***** TEXT PROVIDED

Putin tells Ukraine to stop fighting as assault halts evacuations for second time
 
 A Ukrainian soldier and a militia man help a fleeing family crossing the Irpin River in the outskirts of Kyiv, Ukraine, Saturday, March 5, 2022. (AP Photo/Emilio Morenatti)
Russian President Vladimir Putin said on Sunday his campaign in Ukraine was going according to plan and would not end until Kyiv stopped fighting, as efforts to evacuate the heavily bombarded city of Mariupol failed for a second day in a row.
He made the comments in a phone call with Turkish President Tayyip Erdogan, who appealed for a ceasefire in the conflict that the United Nations says has created the fastest growing refugee crisis in Europe since World War Two.
Russian media said Putin also held almost two hours of talks on Sunday with French President Emmanuel Macron, who has stayed in regular contact but, as with other international efforts, has yet to persuade Moscow to call off a campaign now in an 11th day.
Authorities in Mariupol had said on Sunday they would make a second attempt to evacuate some of the 400,000 residents, after the Ukrainian coastal city endured days of shelling that has trapped people in without heat, power and water.
But the ceasefire plan collapsed, as it had on Saturday, with each side blaming the other for the failure.
Putin told Erdogan he was ready for dialogue with Ukraine and foreign partners but any attempt to draw out negotiation would fail, a Kremlin statement said. Turkey said Erdogan had called for a ceasefire to ease humanitarian concerns.
Kyiv has renewed its call for the West to toughen sanctions beyond existing efforts that have hammered Russia's economy, and has requested more weapons, including a plea for Russian-made planes, to help it repel Russian forces.
U.S. Secretary of State Anthony Blinken said Washington was considering how it could backfill aircraft for Poland, if that country decided to supply its warplanes to Ukraine.
"I can't speak to a timeline but I can just say we're looking at it very, very actively," Blinken said during a visit to Ukraine's neighbour Moldova.
Moscow calls the campaign it started on February 24 a "special military operation" and says it has no plans to occupy Ukraine, which was once part of the Soviet Union under Moscow's sway but which has now turned West seeking membership of NATO and the European Union.
Moscow and Kyiv traded blame over the collapse of Saturday's ceasefire to allow civilians to flee Mariupol and another southern city, Volnovakha.

**********

> **COMPLETE THE FOLLOWING**
#1 Retype the portion of the Mariupol evacuation article starting at "Russian media said" and ending at "power and water.".
#2 According to the Mariupol evacuation article, which country was Anthony Blinken visiting when he said Washington was looking at the aircraft issue "very, very actively"?

***** DATASET CONTENT

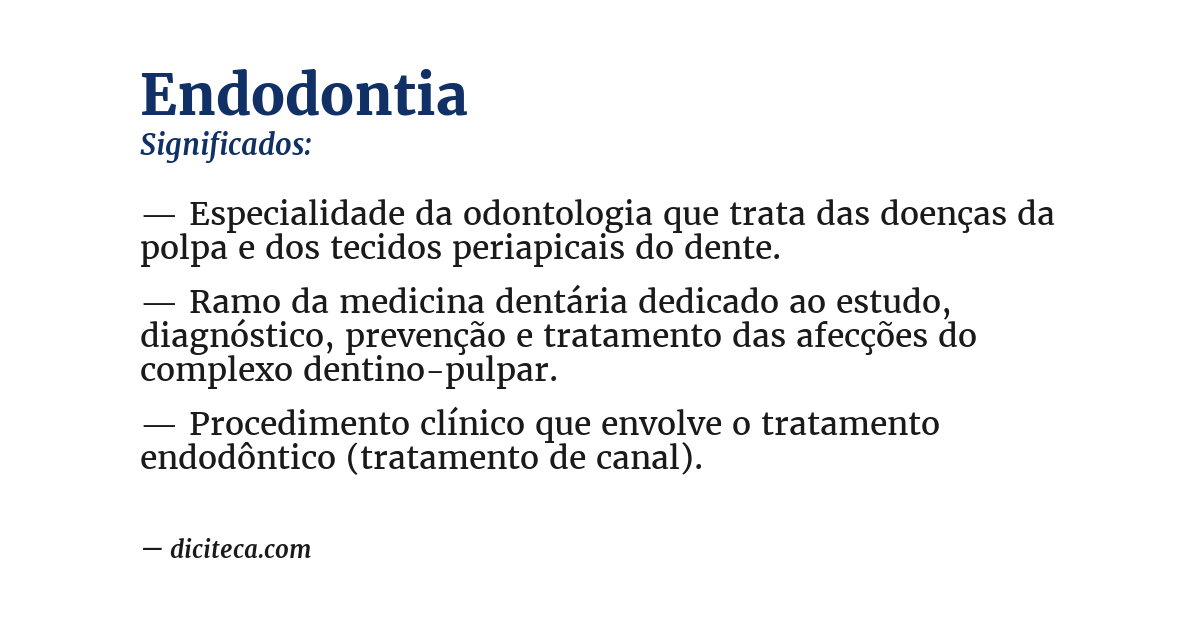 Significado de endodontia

**********
***** DATASET CONTENT

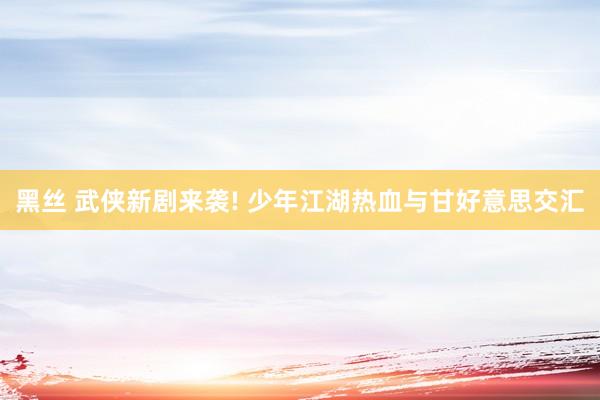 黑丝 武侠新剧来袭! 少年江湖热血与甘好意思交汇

**********

> **PER-TASK OUTPUTS**
#1
Russian media said Putin also held almost two hours of talks on Sunday with French President Emmanuel Macron, who has stayed in regular contact but, as with other international efforts, has yet to persuade Moscow to call off a campaign now in an 11th day.
Authorities in Mariupol had said on Sunday they would make a second attempt to evacuate some of the 400,000 residents, after the Ukrainian coastal city endured days of shelling that has trapped people in without heat, power and water.

#2 Moldova